On the same page, but different sutta (#7 of the Sutta Nipata), the Buddha recollects ancient Brahmins who were moral, by not buying wives and by maintaining celibacy when "not in season", whatever that means:
290. Brahmins never went to another's wife, nor did they buy a wife
With mutual agreement they met, on equal terms.
291. Except in the season, at other times they abstained from sexuality,
Brahmins never went to women out of season.

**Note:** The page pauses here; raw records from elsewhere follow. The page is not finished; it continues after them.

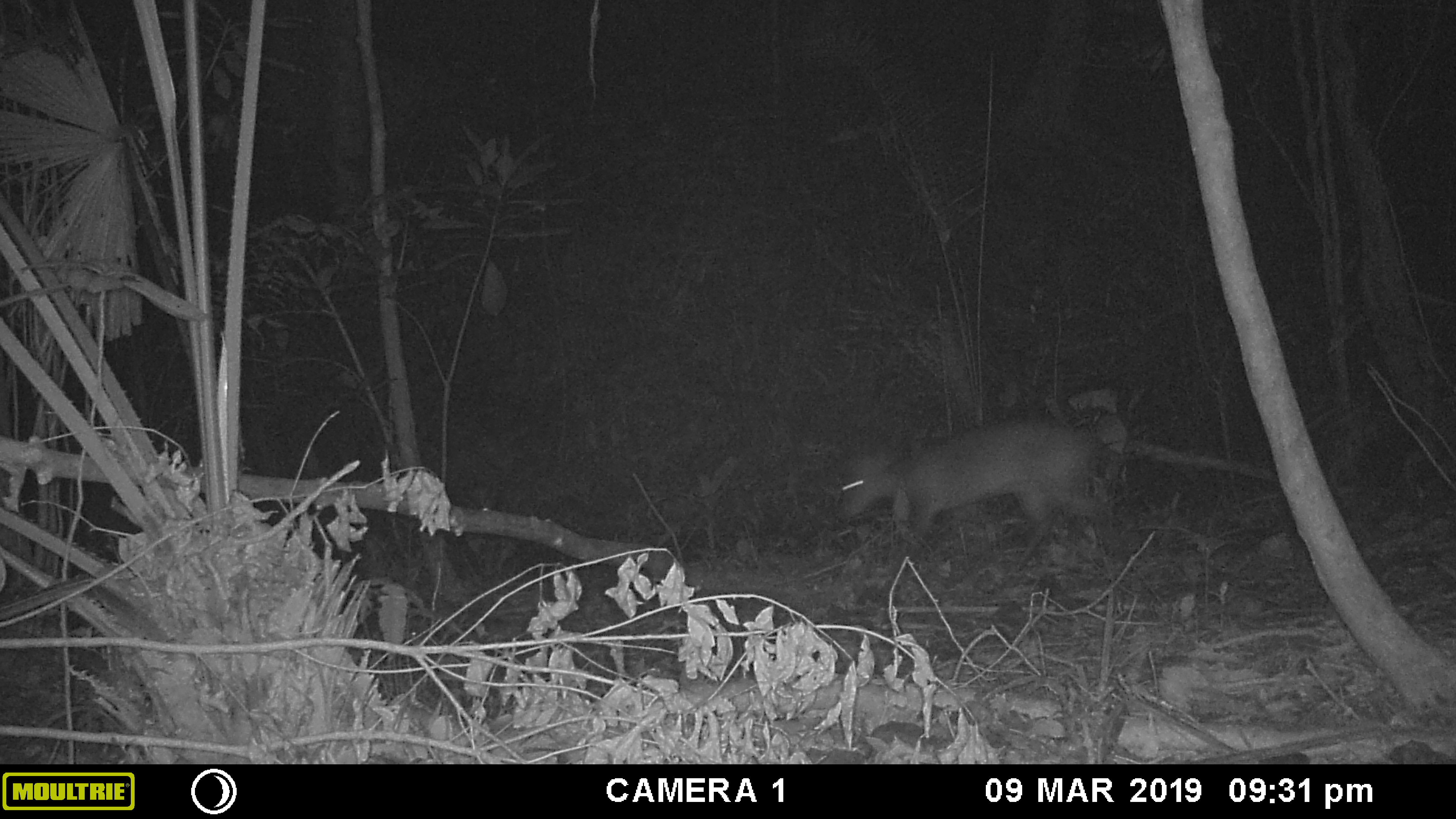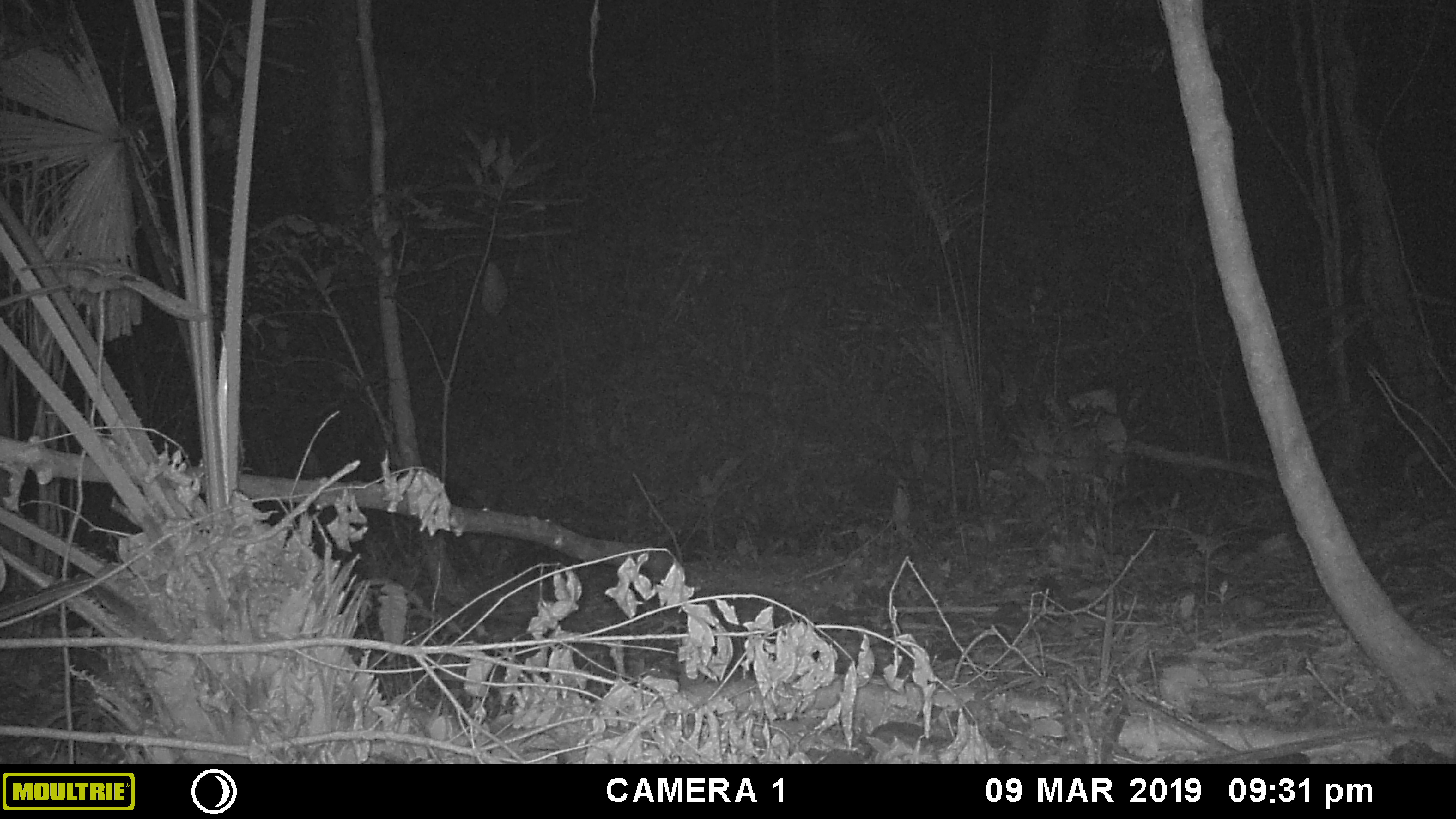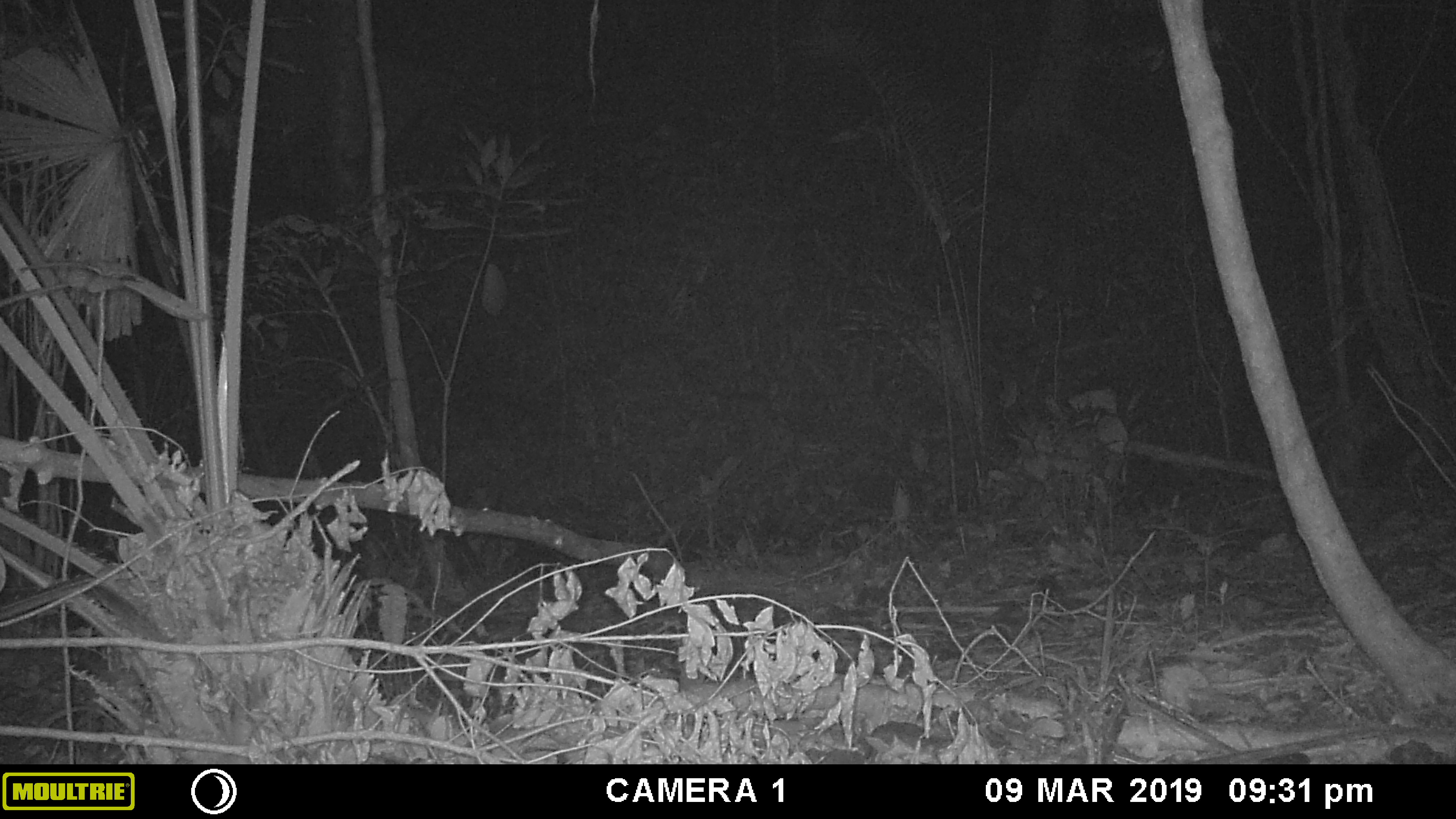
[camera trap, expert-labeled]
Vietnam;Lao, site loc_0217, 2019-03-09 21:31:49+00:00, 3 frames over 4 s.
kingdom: Animalia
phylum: Chordata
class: Mammalia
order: Artiodactyla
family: Cervidae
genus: Muntiacus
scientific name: Muntiacus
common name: muntjacs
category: unidentified muntjac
Unidentified muntjac (muntjacs) (Muntiacus). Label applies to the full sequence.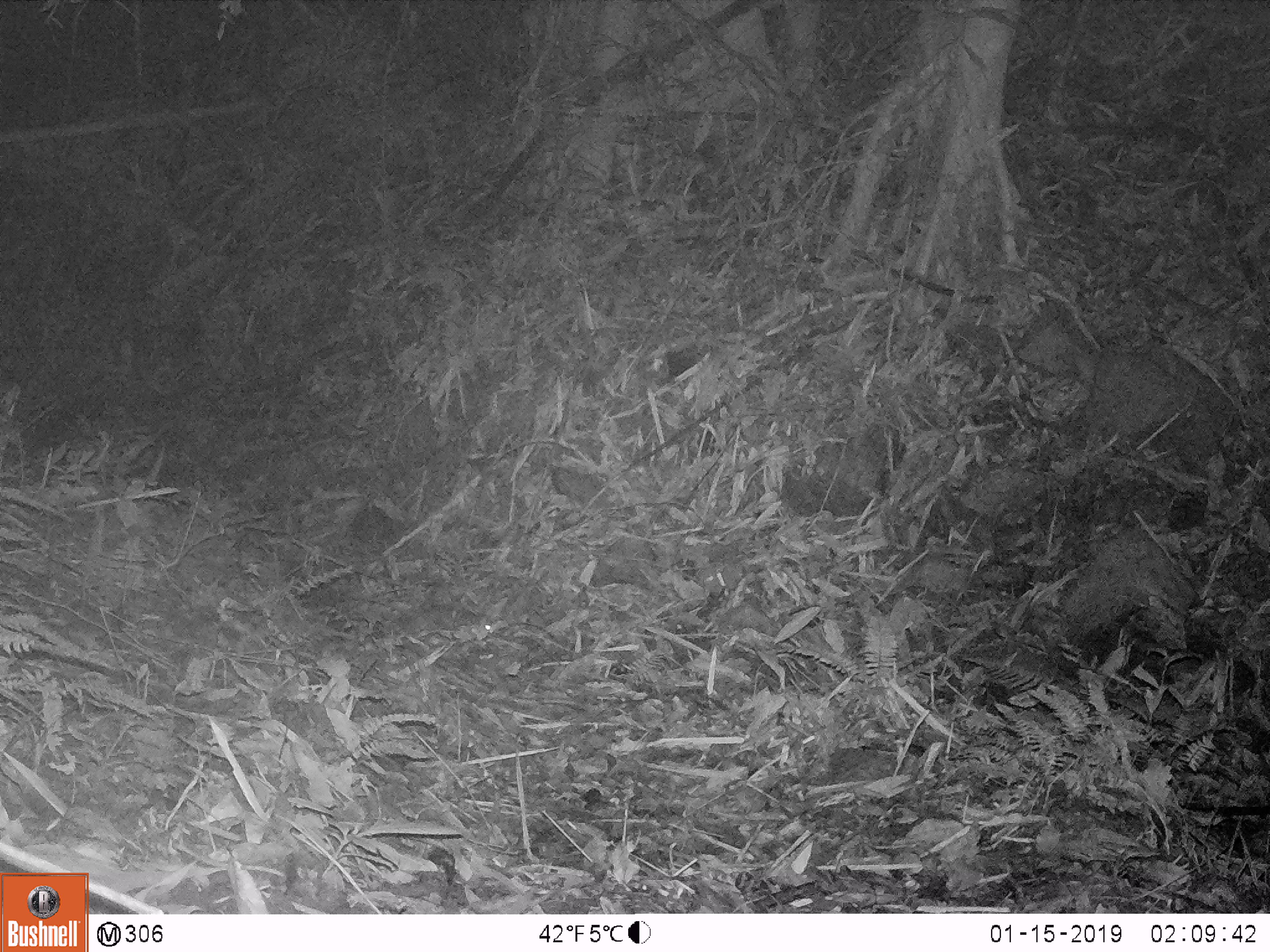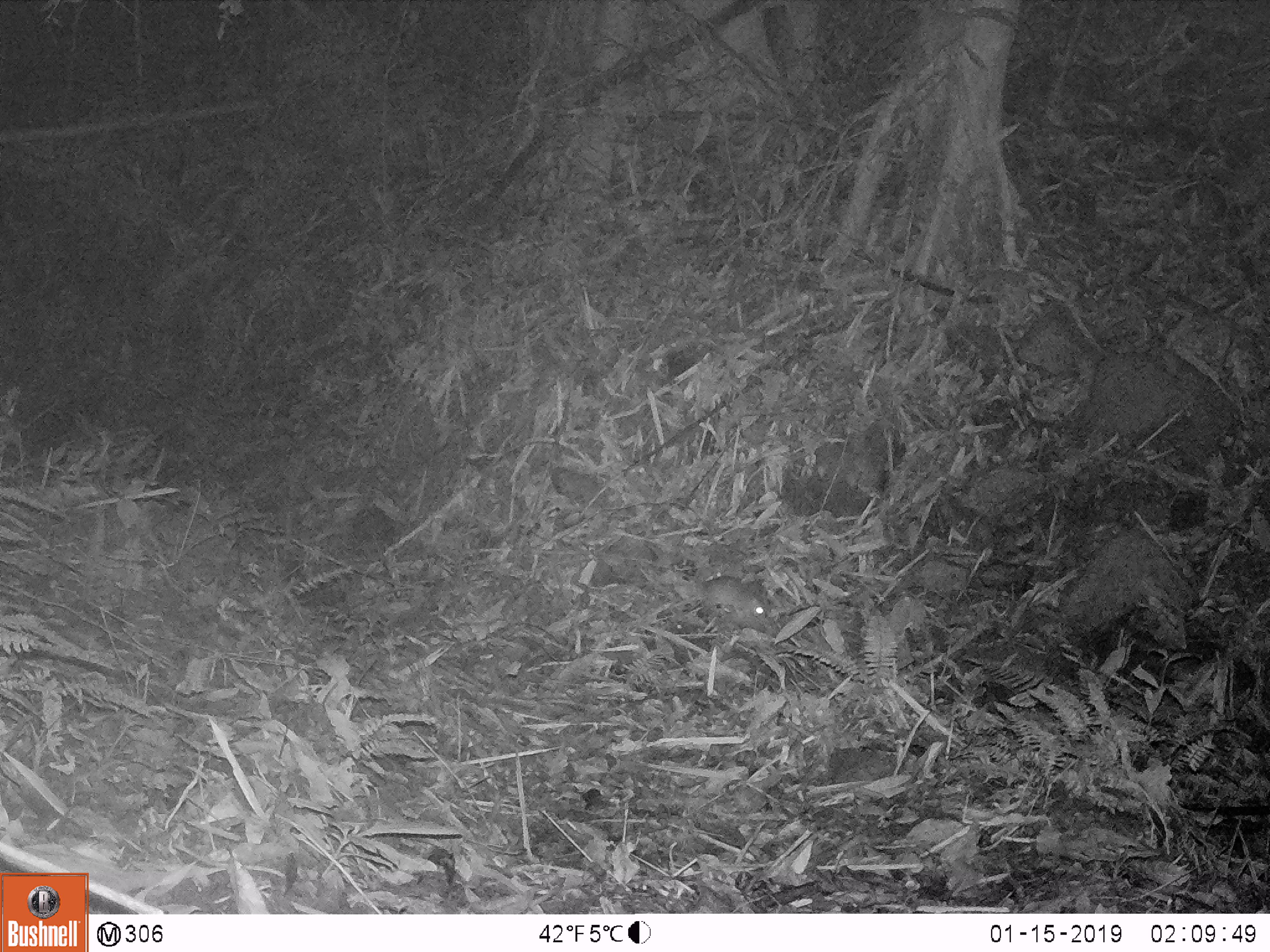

292. . They honoured the holy life, virtues, straightforwardness, gentleness,
We should make a distinction here between householders seeking merit and householders seeking enlightenment. Sensual desire is a hindrance to enlightenment (for monks and laypeople alike) and sex is a form in which it is entertained, but sensual desire is not a hindrance to merit. Thus a householder seeking enlightenment would be wise to be celibate, but the Buddha did not require it. I would add that if a householder doesn't see the wisdom in celibacy of course
he shouldn't practice it. Seeing the true nature of things and trusting yourself is what enlightenment is all about; not arbitrary attachments to certain moral codes.